GitHub’s New Legal Support For Developers, and Loads of New Open Source Projects – Open Source Matters
Welcome to the 4th edition of Open Source Matters: our regular publication about the latest happenings in open source! Let’s dive into the news.
GitHub Now Offers Free Legal Support to Open Source Developers
Like any other company that hosts user-generated content on the internet, GitHub has been no stranger to the challenges posed by the copyright takedown process in the Digital Millennium Copyright Act (DMCA). Last year, the company faced a DMCA dispute over youtube-dl, a popular project that enables users to download audio and video media from numerous content sources on the web. The dispute was related to section 1201 of the DMCA, which prohibits the distribution of code built to bypass copyright protections. Ultimately, GitHub sided with the project developers and allowed them to continue using GitHub as their git hosting provider.
Now, GitHub has announced a new program to provide open source developers with free legal support when they face section 1201 legal disputes over code hosted on GitHub. To do so, they’ve partnered with the Stanford Law School Juelsgaard Intellectual Property and Innovation Clinic and committed their one million dollar defense fund to support the initiative. GitHub hopes this will help open source developers protect their community while simultaneously growing a community of legal experts equipped to advocate on behalf of open source community needs.
New Open Source Projects
The last few weeks have been busy for new open source projects. Here are some of the biggest launches:
- Genalog – A python package that generates document images with synthetic noise that mimics scanned documents from Microsoft.
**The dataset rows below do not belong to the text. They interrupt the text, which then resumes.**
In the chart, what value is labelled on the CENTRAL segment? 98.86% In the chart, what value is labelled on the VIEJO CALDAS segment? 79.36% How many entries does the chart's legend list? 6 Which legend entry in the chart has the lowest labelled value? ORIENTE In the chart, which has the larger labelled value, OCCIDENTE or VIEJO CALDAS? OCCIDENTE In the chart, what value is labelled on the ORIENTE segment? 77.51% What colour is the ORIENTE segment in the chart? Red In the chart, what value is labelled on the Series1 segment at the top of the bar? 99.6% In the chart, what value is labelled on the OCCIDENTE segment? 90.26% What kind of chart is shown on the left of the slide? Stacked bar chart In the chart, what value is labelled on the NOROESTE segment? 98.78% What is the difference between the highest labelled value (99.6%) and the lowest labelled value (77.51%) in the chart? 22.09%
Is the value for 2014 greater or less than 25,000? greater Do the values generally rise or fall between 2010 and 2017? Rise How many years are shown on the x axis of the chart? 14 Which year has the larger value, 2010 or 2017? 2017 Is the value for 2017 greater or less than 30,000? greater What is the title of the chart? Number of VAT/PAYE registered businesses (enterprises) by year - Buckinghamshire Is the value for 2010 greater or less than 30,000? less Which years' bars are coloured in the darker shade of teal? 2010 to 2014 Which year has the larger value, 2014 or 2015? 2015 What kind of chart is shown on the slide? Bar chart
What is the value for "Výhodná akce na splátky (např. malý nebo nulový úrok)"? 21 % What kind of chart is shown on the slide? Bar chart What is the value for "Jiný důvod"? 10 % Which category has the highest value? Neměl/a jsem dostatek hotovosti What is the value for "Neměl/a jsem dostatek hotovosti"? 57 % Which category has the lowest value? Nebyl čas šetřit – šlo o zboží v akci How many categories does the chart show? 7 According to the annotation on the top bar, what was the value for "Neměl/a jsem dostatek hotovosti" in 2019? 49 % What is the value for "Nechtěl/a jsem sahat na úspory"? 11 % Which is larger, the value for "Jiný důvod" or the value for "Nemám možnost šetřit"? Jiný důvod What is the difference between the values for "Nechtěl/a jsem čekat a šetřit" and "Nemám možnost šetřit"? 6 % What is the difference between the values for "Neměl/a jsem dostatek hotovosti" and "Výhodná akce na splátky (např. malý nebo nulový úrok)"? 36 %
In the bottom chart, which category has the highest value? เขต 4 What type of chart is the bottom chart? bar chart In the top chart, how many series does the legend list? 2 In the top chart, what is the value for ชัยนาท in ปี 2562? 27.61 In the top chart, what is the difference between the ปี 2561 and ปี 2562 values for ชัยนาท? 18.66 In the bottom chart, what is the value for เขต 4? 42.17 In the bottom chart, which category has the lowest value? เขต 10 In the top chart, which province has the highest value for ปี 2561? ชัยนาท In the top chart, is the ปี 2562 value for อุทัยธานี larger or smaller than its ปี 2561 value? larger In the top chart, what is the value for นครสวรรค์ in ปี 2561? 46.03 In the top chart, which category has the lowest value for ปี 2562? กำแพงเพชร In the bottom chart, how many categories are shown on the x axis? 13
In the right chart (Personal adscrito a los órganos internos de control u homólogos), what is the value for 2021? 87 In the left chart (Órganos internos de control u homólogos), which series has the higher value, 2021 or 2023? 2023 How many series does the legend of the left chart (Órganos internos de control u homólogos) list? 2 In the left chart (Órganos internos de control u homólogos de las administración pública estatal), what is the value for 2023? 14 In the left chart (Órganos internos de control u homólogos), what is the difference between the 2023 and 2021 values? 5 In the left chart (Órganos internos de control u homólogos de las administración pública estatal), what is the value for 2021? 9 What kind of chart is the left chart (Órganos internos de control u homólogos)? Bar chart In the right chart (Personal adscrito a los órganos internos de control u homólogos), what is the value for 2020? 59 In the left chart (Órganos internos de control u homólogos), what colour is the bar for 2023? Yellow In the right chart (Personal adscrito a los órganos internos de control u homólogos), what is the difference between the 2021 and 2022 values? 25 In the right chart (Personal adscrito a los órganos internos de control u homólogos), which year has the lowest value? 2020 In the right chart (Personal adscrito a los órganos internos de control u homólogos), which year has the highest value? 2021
- Winterfell – A library to generate cryptographic proofs of computational integrity from Facebook.
- Verrazzano – A container deployment platform for multi-cloud and hybrid environments from Oracle.
- Package Hunter – A tool that identifies malicious dependencies in your codebase via runtime monitoring from GitLab.
- Droidlet – A platform to build robots that use natural language processing and computer vision to interact with the physical world.
- Pyrrha – A platform that provides real-time information to firefighters for smoke and toxin inhalation. This project is a joint effort between the Linux Foundation, IBM, and Prometeo to help firefighters worldwide who are fighting wildfires.
- Triton – A programming language and compiler to create efficient deep learning primitives from OpenAI.
- Orbiter – A real-time space flight simulator.